- _Your tasks_:
[1] Can you reproduce the passage from the 1Malaysia clinics letter starting with "Ensure quality care" and going on through "the economic downturn."?
[2] Does each of these statements agree with the letter on 1Malaysia clinics? Answer yes or no for each, and quote the words of the letter that decide it.
(a) The letter says local city councils run maternal and child clinics.
(b) The new 1Malaysia clinics are to be manned by doctors.
(c) The letter considers it more economical to improve existing clinics than to start new 1Malaysia clinics.

- _Passage provided_:
Tuesday, January 12, 2010

Ensure quality care at 1Malaysia clinics

The government’s decision to set up 1Malaysia clinics to serve the urban poor is a laudable one that would be most welcome especially by those in the lower income group. Like in our countries, urban poverty has now become a major and it time for the government to seriously address the issue.

More planning and funds need to be channeled to provide for the basic needs of this group of citizens who are major contributors to the development of the nation. Neglecting them will only lead to the many social ills in cities and major towns. The 1Malaysia clinic concept is indeed a positive move in caring for the welfare of these urban poor. It comes at an appropriate time when the cost of basic health care is becoming beyond the reach of many wage earners in urban areas who are struggling to cope with the economic downturn.

We already have the hospitals and their satellite health clinics all in major towns. In addition the local city councils also run maternal and child clinics. It would be more appropriate and economical to extend and improve these clinics instead of starting new 1Malaysia clinics to be manned by Medical Assistants (MA) and Staff Nurses (SN). The name itself denotes a political motive in providing health services to the urban poor.

- _Data provided_:

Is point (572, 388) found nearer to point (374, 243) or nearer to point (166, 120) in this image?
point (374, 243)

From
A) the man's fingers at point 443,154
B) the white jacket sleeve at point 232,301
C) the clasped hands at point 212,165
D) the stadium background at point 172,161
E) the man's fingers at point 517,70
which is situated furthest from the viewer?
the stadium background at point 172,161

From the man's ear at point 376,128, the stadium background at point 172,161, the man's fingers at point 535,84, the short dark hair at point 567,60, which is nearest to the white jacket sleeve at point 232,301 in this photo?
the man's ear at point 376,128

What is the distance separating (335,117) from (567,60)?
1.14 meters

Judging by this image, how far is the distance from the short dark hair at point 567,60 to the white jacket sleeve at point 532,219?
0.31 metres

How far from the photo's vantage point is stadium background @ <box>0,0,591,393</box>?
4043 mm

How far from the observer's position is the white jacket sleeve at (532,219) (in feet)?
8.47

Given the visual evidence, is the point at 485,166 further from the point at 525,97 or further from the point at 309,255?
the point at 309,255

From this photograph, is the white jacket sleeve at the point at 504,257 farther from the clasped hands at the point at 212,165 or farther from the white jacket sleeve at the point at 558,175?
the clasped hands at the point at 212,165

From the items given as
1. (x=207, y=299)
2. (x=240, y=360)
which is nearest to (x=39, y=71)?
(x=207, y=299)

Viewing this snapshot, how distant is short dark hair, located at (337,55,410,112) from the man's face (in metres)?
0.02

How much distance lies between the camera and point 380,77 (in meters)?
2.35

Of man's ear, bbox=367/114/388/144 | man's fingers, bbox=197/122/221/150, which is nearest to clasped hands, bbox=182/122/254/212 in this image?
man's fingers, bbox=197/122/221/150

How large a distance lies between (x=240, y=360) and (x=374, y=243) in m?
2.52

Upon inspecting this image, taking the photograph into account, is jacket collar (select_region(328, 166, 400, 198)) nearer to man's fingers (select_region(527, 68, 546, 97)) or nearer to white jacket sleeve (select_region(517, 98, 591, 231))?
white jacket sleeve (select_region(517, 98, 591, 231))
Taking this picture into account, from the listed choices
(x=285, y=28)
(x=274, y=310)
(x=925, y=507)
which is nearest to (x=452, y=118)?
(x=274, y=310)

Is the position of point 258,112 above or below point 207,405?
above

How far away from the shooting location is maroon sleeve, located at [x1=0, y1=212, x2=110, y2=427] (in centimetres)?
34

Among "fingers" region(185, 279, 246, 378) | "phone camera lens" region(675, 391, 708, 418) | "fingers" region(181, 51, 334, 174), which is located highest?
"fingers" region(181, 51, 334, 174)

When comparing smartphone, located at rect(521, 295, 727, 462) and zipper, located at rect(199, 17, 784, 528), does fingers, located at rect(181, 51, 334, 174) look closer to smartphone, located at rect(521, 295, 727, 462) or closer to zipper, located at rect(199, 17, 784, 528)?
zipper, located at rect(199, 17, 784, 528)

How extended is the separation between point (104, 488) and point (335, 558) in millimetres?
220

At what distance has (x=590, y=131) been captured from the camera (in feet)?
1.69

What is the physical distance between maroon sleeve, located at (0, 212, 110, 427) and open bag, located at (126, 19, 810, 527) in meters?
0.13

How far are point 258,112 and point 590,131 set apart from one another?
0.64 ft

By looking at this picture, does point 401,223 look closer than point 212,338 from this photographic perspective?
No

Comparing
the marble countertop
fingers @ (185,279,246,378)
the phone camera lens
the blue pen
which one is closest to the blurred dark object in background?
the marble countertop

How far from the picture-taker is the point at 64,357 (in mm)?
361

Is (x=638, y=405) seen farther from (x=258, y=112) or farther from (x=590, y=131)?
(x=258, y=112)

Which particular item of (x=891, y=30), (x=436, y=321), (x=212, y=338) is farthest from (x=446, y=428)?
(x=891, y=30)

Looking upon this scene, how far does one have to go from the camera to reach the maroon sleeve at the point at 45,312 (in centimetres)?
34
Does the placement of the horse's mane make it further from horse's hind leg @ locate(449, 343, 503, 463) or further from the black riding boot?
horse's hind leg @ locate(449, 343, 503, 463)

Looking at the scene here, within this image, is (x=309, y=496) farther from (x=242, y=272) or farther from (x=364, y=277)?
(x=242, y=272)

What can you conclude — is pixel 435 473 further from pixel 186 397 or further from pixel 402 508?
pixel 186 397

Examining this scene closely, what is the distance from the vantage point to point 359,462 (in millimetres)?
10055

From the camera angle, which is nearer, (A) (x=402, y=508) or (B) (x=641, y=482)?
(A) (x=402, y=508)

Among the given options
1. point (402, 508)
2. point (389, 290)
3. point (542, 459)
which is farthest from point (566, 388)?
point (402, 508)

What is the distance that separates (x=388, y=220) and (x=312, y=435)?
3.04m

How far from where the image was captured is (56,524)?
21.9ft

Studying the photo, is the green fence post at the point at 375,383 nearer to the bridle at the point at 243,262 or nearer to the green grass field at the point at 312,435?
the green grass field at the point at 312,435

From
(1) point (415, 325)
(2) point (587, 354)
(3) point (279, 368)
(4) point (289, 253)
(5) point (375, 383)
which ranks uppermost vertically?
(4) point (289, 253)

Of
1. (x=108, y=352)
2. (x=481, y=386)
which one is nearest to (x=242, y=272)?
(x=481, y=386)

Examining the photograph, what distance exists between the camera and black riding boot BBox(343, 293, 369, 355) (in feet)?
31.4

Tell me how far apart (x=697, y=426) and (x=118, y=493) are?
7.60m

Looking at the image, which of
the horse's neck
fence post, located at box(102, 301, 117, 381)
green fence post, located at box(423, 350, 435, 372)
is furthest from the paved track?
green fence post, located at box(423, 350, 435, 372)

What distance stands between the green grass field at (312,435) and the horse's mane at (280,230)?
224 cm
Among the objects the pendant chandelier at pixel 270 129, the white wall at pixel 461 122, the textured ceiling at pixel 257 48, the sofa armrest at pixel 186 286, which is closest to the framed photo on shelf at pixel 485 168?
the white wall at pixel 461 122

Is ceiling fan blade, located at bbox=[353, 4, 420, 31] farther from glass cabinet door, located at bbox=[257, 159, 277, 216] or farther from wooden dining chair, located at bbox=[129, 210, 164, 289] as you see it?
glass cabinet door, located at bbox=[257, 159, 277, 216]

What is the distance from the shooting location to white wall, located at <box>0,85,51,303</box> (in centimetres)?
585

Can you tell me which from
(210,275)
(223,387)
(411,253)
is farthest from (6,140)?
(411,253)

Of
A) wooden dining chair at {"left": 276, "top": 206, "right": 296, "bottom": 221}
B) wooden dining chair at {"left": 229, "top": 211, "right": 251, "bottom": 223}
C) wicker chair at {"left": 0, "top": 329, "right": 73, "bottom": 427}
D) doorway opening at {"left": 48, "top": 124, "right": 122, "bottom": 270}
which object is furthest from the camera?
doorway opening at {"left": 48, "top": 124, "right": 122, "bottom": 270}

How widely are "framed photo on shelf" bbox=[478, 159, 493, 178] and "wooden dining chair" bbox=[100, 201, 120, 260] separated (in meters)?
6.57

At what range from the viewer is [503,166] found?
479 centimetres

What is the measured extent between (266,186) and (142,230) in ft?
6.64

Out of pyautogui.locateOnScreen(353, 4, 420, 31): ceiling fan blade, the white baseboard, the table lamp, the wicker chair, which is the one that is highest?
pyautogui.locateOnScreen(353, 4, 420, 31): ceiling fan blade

- _Solutions per task_:
[1]
Ensure quality care at 1Malaysia clinics

The government’s decision to set up 1Malaysia clinics to serve the urban poor is a laudable one that would be most welcome especially by those in the lower income group. Like in our countries, urban poverty has now become a major and it time for the government to seriously address the issue.

More planning and funds need to be channeled to provide for the basic needs of this group of citizens who are major contributors to the development of the nation. Neglecting them will only lead to the many social ills in cities and major towns. The 1Malaysia clinic concept is indeed a positive move in caring for the welfare of these urban poor. It comes at an appropriate time when the cost of basic health care is becoming beyond the reach of many wage earners in urban areas who are struggling to cope with the economic downturn.

[2]
(a) Yes: "In addition the local city councils also run maternal and child clinics."
(b) No: "to be manned by Medical Assistants (MA) and Staff Nurses (SN)."
(c) Yes: "It would be more appropriate and economical to extend and improve these clinics instead of starting new 1Malaysia clinics"